The company aimed to capitalize on the popularity of “Welcome to Sweetie Pie’s,” an OWN channel reality show about a soul food business founded by Montgomery. The show aired for about five years, ending in 2018.
A company website lists Montgomery as CEO and majority owner of Grotonics. Dr. Richard Bligh is also named as an owner.
The plan, according to the website, was for Grotonics to sell marijuana-infused food in the realm of the Sweetie Pie’s soul food menu.
“Robbie is bringing her recipes and commercial kitchen success to the green market, where she is excited to offer her new Grotonics Medical Marijuana Edible product line,” the website notes.
“Our clinic was established to provide quality treatment with compassion and convenience. Our mission is to provide an alternative, natural way of healing without using industrialized pharmaceuticals,” the website adds.

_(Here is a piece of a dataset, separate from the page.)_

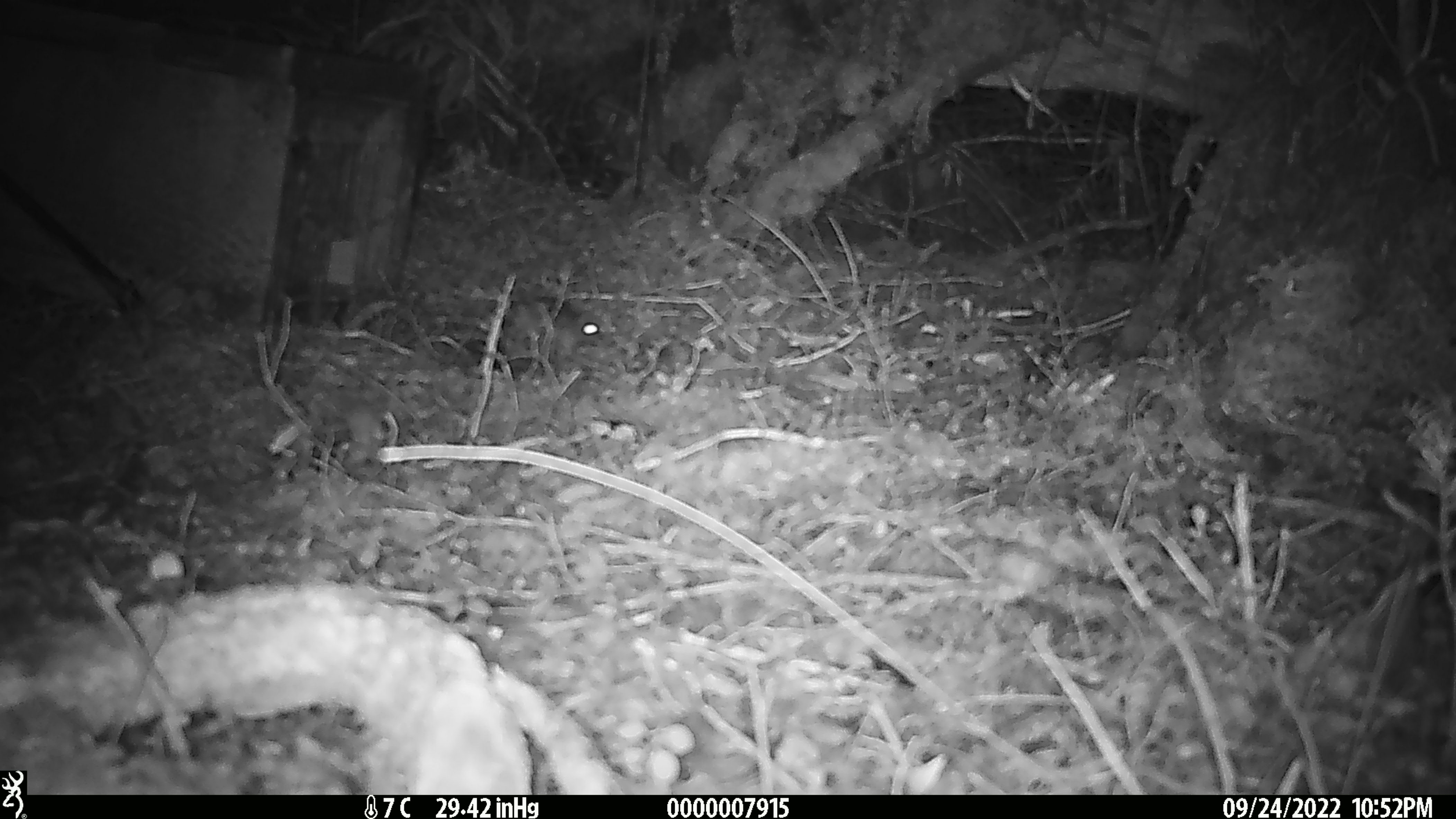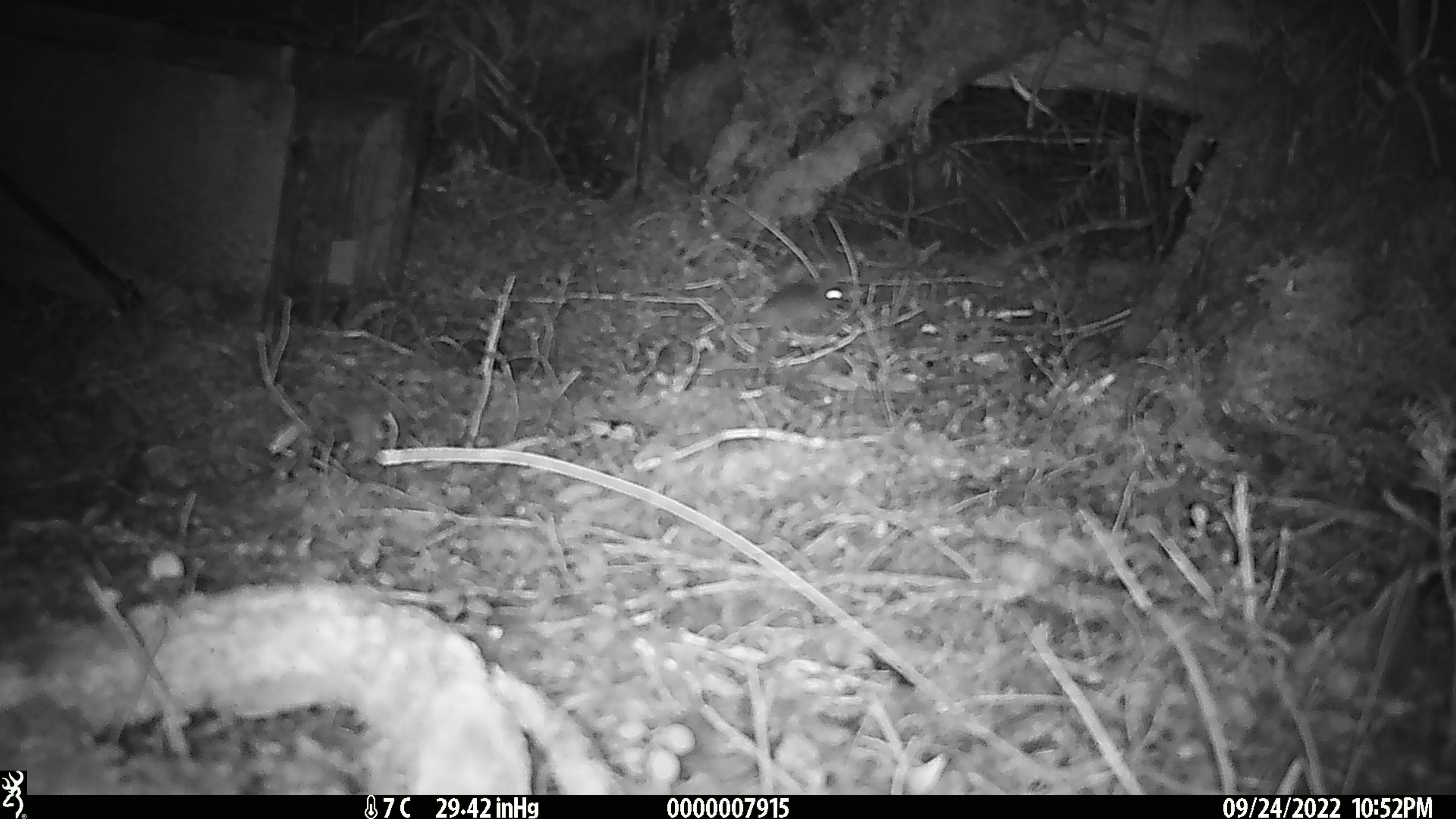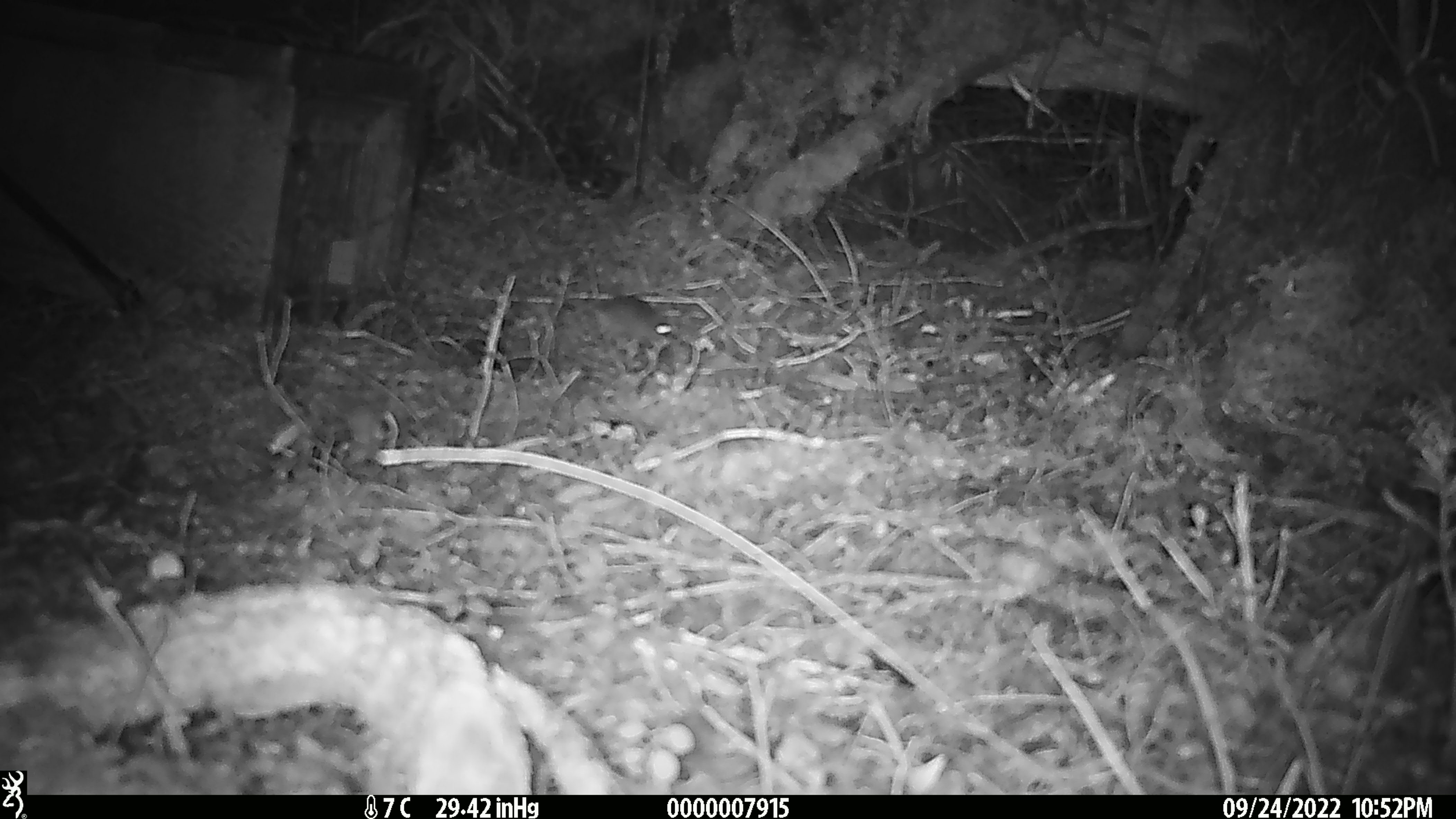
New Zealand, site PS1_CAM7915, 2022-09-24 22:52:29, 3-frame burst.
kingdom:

The Cole County legal action comes as two out of four co-defendants in the killing of Montgomery’s grandson pleaded guilty last week for their roles in a murder-for-hire scheme.
Terica Ellis and Waiel Rebhi Yaghnam pleaded guilty Friday to conspiring to commit murder-for-hire in the 2016 murder of 21-year-old Andre Montgomery Jr.
The victim’s uncle, James Timothy “Tim” Norman, of Los Angeles, is awaiting trial.
Investigators and prosecutors say Norman had Montgomery killed as part of a plot to collect $450,000 in life insurance.
Yaghnam helped Norman take out the insurance policy in 2014 that made Norman the sole beneficiary, according to prosecutors. And Ellis, they say, lured Montgomery to the place where he was shot in St. Louis.